> [Aim]: Return the line containing "Among the objects" and all lines after it exactly; stop at the end of the material.

- - - - -

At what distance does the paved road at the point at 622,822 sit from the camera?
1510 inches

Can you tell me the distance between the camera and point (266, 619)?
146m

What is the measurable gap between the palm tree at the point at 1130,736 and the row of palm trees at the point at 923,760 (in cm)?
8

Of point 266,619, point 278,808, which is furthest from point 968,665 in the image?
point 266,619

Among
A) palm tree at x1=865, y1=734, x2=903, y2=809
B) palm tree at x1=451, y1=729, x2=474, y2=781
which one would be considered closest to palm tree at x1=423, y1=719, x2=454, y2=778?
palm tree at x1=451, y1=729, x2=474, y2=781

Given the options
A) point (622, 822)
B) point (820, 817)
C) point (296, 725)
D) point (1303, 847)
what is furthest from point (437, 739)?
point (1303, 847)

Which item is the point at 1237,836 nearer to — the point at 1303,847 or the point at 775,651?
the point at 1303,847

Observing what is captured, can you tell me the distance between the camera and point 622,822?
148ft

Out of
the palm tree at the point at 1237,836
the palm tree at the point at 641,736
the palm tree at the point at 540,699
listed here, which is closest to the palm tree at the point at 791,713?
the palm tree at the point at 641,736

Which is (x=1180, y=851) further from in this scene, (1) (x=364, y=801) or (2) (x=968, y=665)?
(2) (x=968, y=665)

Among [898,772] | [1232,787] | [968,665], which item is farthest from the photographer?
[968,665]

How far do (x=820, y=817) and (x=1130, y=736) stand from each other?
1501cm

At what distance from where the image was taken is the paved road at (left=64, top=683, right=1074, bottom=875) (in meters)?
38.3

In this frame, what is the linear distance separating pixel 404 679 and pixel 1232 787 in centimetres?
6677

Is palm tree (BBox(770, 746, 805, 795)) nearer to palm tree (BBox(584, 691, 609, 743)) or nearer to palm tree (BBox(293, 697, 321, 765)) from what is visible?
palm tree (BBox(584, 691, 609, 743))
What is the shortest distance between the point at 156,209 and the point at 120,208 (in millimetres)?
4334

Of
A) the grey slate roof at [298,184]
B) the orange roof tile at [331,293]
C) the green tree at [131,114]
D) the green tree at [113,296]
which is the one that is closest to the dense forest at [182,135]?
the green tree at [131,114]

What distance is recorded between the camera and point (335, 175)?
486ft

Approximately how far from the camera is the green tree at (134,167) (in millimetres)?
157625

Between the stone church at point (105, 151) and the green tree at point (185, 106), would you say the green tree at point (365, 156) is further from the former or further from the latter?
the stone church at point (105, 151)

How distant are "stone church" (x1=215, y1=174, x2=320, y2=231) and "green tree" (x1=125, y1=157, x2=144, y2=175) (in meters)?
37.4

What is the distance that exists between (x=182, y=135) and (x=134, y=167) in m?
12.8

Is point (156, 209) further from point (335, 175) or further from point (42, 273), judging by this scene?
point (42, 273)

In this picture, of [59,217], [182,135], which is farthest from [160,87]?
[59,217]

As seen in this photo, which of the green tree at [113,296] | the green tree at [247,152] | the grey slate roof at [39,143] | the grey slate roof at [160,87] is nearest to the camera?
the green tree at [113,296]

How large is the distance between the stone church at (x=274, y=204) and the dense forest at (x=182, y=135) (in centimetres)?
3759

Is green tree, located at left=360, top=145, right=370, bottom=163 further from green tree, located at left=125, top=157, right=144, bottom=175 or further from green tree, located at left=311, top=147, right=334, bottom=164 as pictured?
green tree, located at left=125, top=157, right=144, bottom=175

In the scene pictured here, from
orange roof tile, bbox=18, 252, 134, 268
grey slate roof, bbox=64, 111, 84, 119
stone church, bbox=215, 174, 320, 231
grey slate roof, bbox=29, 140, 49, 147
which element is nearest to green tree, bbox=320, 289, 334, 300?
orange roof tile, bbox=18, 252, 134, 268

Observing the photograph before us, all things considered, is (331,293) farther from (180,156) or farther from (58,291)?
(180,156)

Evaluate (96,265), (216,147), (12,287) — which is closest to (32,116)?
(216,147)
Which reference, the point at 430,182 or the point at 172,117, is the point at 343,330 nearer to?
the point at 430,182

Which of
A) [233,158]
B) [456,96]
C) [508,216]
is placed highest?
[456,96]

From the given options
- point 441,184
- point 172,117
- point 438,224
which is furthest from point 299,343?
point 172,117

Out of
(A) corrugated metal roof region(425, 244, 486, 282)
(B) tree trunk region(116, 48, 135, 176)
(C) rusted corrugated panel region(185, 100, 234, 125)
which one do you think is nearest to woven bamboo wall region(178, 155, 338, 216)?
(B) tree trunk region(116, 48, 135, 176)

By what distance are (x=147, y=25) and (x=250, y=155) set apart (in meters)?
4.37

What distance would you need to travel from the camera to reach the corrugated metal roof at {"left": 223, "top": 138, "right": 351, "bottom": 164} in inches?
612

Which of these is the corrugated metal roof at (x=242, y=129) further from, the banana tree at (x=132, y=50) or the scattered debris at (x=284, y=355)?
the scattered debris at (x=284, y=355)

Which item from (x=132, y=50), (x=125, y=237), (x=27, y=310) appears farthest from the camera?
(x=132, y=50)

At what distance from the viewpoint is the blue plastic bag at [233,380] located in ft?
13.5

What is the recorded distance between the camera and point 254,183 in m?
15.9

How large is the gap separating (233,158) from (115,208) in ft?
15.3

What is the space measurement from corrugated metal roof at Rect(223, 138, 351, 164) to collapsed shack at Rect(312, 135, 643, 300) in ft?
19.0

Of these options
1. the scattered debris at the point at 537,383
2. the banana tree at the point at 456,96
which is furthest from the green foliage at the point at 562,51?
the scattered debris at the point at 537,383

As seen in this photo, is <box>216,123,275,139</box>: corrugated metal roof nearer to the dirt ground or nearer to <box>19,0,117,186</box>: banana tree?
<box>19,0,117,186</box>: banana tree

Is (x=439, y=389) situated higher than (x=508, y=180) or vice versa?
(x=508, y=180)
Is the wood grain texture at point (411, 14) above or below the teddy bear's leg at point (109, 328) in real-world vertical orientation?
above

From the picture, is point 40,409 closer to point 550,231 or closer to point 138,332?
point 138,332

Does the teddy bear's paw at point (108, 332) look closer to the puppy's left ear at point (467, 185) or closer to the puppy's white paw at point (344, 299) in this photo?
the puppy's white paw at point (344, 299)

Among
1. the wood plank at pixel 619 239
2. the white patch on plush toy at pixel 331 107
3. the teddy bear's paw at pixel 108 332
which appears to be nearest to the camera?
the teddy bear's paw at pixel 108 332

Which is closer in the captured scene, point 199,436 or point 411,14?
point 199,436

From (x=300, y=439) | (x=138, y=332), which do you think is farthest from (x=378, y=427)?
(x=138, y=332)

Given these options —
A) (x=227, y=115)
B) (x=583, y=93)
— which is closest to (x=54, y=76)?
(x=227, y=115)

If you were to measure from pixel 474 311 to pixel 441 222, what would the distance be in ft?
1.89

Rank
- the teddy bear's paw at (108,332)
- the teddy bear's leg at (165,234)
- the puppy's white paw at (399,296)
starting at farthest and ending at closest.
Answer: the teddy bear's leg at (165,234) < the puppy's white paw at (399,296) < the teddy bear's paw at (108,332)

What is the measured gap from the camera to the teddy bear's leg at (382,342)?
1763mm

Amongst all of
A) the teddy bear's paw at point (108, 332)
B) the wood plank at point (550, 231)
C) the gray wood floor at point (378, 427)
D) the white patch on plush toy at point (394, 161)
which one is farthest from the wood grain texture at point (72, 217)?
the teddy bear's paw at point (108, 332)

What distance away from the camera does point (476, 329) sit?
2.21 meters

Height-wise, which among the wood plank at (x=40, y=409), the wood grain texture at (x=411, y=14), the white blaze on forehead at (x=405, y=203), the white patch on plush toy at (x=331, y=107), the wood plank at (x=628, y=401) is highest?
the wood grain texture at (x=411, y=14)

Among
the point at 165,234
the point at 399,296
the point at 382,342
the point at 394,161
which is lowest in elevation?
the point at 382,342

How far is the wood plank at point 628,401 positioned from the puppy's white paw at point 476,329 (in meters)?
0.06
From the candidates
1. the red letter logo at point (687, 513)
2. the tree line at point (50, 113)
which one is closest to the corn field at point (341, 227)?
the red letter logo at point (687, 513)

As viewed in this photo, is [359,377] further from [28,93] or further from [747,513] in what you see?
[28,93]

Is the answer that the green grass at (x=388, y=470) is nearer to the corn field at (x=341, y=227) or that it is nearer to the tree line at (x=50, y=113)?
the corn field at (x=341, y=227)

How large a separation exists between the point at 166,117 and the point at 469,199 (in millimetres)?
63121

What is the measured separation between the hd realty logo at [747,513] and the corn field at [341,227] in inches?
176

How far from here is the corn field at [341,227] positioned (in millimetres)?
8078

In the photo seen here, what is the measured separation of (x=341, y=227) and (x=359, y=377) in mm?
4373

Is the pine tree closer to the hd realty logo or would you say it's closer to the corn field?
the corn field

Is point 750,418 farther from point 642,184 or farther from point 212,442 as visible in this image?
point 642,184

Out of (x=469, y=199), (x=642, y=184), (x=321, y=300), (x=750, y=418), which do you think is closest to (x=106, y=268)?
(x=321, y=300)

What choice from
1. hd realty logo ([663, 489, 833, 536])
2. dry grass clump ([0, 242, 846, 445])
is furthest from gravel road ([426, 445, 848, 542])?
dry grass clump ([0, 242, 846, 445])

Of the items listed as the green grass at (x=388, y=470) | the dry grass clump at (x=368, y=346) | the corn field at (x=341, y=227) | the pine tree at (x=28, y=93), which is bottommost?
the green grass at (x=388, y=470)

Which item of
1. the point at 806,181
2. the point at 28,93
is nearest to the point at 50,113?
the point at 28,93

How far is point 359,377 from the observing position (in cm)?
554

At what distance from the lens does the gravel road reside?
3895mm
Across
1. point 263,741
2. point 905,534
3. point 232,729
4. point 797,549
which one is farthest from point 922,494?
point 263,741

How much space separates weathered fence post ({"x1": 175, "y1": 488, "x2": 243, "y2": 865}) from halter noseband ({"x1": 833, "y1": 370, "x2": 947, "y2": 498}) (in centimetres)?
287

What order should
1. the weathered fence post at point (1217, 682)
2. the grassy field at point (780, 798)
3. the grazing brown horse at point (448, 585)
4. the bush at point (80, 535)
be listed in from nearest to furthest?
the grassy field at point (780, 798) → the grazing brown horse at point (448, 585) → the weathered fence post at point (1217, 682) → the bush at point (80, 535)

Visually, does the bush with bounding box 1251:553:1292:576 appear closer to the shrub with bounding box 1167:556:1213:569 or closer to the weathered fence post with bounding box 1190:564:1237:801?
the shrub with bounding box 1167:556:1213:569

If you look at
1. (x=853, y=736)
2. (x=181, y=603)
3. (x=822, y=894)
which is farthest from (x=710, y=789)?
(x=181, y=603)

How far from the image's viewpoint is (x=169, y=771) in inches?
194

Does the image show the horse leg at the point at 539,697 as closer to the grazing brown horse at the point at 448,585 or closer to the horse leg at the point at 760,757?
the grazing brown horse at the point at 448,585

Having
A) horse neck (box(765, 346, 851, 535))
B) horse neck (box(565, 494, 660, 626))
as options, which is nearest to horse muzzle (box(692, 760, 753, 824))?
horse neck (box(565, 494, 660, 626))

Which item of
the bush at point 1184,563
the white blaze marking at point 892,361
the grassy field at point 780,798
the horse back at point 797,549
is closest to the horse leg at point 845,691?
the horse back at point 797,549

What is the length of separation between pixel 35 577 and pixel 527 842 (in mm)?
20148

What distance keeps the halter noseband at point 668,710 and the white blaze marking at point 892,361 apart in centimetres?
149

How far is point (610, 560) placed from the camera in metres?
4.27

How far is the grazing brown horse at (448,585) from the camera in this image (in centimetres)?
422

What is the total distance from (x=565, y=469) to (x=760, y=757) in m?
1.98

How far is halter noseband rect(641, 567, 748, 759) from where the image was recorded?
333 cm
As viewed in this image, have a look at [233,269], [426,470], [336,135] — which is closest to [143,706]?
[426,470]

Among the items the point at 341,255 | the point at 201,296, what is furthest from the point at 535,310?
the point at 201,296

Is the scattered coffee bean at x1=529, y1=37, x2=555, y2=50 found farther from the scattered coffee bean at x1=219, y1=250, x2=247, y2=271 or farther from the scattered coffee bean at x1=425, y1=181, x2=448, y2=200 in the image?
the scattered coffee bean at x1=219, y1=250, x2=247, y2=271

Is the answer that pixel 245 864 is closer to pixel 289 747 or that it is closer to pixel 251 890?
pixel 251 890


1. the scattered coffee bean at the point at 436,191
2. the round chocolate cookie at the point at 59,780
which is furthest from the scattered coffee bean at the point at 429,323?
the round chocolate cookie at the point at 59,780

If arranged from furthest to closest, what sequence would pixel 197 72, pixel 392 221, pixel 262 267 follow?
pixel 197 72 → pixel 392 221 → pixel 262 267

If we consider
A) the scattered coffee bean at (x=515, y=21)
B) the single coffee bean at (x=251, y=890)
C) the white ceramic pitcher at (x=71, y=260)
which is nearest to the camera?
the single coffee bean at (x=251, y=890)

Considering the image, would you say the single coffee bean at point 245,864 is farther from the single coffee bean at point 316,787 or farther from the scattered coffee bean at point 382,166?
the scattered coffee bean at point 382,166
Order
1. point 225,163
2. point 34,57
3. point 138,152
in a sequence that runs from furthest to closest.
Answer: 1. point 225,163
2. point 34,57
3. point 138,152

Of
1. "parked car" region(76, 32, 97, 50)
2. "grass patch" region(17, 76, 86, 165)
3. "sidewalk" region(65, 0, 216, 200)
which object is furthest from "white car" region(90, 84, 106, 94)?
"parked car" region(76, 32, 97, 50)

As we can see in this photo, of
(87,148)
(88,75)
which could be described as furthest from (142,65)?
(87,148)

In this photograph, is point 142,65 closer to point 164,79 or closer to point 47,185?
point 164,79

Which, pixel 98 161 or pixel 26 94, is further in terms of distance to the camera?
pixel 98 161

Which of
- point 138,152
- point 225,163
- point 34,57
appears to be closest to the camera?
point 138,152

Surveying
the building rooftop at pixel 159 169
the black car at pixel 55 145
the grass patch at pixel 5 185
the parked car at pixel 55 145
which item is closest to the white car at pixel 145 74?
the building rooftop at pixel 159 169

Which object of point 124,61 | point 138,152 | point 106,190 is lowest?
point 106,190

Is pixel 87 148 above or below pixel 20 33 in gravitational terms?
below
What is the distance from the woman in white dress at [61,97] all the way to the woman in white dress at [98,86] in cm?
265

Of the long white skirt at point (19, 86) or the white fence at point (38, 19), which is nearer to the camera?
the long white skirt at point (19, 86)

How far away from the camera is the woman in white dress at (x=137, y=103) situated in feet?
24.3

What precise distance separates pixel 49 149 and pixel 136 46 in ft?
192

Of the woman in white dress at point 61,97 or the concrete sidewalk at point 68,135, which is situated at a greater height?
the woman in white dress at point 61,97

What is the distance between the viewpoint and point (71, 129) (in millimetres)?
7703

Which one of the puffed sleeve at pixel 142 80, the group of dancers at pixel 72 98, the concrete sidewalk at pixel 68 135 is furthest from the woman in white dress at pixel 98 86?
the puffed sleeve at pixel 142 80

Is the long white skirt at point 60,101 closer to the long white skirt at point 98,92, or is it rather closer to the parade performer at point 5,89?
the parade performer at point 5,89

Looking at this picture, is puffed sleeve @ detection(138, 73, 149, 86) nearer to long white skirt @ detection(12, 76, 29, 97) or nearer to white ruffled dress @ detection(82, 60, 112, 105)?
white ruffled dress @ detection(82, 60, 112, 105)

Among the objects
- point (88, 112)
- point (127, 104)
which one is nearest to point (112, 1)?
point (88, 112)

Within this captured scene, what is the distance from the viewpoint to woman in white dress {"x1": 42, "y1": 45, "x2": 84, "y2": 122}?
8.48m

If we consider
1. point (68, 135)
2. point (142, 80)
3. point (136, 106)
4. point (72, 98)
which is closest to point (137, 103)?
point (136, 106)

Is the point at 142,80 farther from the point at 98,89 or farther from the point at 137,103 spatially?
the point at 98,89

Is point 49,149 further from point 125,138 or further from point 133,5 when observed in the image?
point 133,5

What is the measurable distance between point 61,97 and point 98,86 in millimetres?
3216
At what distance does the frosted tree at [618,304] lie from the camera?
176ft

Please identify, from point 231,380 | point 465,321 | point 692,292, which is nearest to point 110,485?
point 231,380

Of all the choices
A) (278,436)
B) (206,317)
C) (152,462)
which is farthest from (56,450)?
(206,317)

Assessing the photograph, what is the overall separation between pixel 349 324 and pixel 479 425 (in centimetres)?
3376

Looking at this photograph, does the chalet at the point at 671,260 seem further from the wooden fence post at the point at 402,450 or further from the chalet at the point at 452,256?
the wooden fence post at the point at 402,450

- - - - -

> [Response]:
Among the objects
- point (88, 112)
- point (127, 104)
which one is nearest to point (112, 1)?
point (88, 112)

Within this captured scene, what is the distance from the viewpoint to woman in white dress {"x1": 42, "y1": 45, "x2": 84, "y2": 122}?
8.48m

If we consider
1. point (68, 135)
2. point (142, 80)
3. point (136, 106)
4. point (72, 98)
which is closest to point (137, 103)?
point (136, 106)

Is the point at 142,80 farther from the point at 98,89 or farther from the point at 137,103 spatially?
the point at 98,89

Is point 49,149 further from point 125,138 or further from point 133,5 when observed in the image?
point 133,5

What is the measurable distance between point 61,97 and point 98,86 in millimetres?
3216
At what distance does the frosted tree at [618,304] lie from the camera?
176ft

Please identify, from point 231,380 | point 465,321 | point 692,292, which is nearest to point 110,485?
point 231,380

Of all the choices
A) (278,436)
B) (206,317)
C) (152,462)
which is farthest from (56,450)?
(206,317)

Assessing the photograph, what is the overall separation between pixel 349 324 and pixel 479 425 (in centimetres)?
3376

Looking at this photograph, does the chalet at the point at 671,260 seem further from the wooden fence post at the point at 402,450 or further from the chalet at the point at 452,256?
the wooden fence post at the point at 402,450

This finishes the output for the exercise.